[[ DOCUMENT EXTRACT open ]]
The increasing demand to do more with less, combined with the proliferation of vendor offerings, makes it easy for decision-makers to become attracted to products offering “new” and “better” technology solutions. We see it happen often; it’s known as the Shiny Object Syndrome.

In a typical Shiny Object Syndrome scenario, an organization feels it is not getting value and/or expected results from its current systems. Along comes a vendor pitching a new product that is sure to deliver the desired functionality and results. Perhaps the decision-maker has also seen an appealing ad for the product. They take a deep breath and invest in the new system.

In our experience, the results from a new system vary from very successful to OK to problematic. Problematic in the sense that the software doesn’t meet expectations, which usually puts the organization in a worse position than before: money spent, hours and time expended, no improvement in results.

What Is the Question?
Clients sometimes tell me “such and such technology is the answer,” to which I reply, “Yes—now, what is the question?” As Yogi Berra said, “If you don’t know where you’re going, you might end up someplace else.” When we are asked to turn around a problem project, we ask a few basic questions:

  • What is the ultimate goal? How will you determine the success of your technology project?
  • Have value benchmarks been identified? For example, increase student retention by 5% in one year.
  • What are the timeline benchmarks? For example, fully implement the solution in six months.
  • Have value-capture metrics been set and an evaluation approach identified? Knowing in advance what data needs to be collected and processed to determine if you have met, exceeded or fallen short of your goal(s). And then—follow through on the evaluation. We had one client who set the benchmarks, collected the necessary value-capture data, but then did not evaluate it. All the data was there, but they forgot the last step.

These questions try to understand what problem is being solved and how success is defined. Many times we find it difficult to obtain clear answers. Either they were not defined upfront or the project lost sight of them along the way. The desire to “get to the solution and implement” often causes objectives and success criteria to be glossed over.

Your Old Solution Might be the Right Solution
Once you know what your objectives are and how you will measure success, you may want to take a step back and evaluate your current system to determine why you are not achieving the desired results. This step could save a lot of time and money. We have seen organizations start down the path of selecting a new solution, only to learn a few small changes to the existing system could provide many, if not all, of the desired results.

As I discussed in Are You Getting Value Out of Your CRM?, implementing CRM or any technology solution involves much more than the IT department. You need buy-in from users, proper training and strong leadership to make it all work. If you are not doing those things, investing in a new system won’t improve things.

Shopping Tips
If, after truly evaluating your current system and its implementation, you still decide you need a new solution, keep these tips in mind:

  • Set expectations. Understand what you want to accomplish, and match those goals with the product’s capabilities.
[[ DOCUMENT EXTRACT closed ]]
INSTRUCTIONS FOR THE TASK:
Reproduce the stretch of the Shiny Object Syndrome article above from "In a typical" through "the new system.", word for word.
[[ DATA BLOCK open ]]
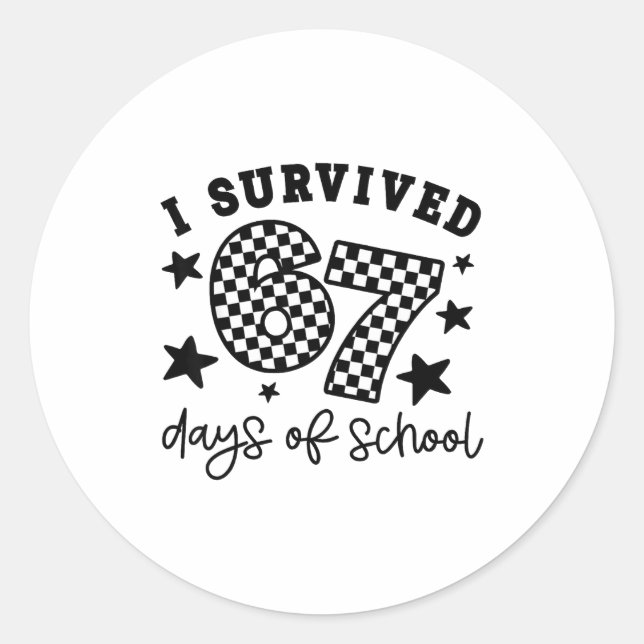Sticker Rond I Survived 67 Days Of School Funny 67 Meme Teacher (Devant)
[[ DATA BLOCK closed ]]
RESPONSE TO THE EXERCISE:
In a typical Shiny Object Syndrome scenario, an organization feels it is not getting value and/or expected results from its current systems. Along comes a vendor pitching a new product that is sure to deliver the desired functionality and results. Perhaps the decision-maker has also seen an appealing ad for the product. They take a deep breath and invest in the new system.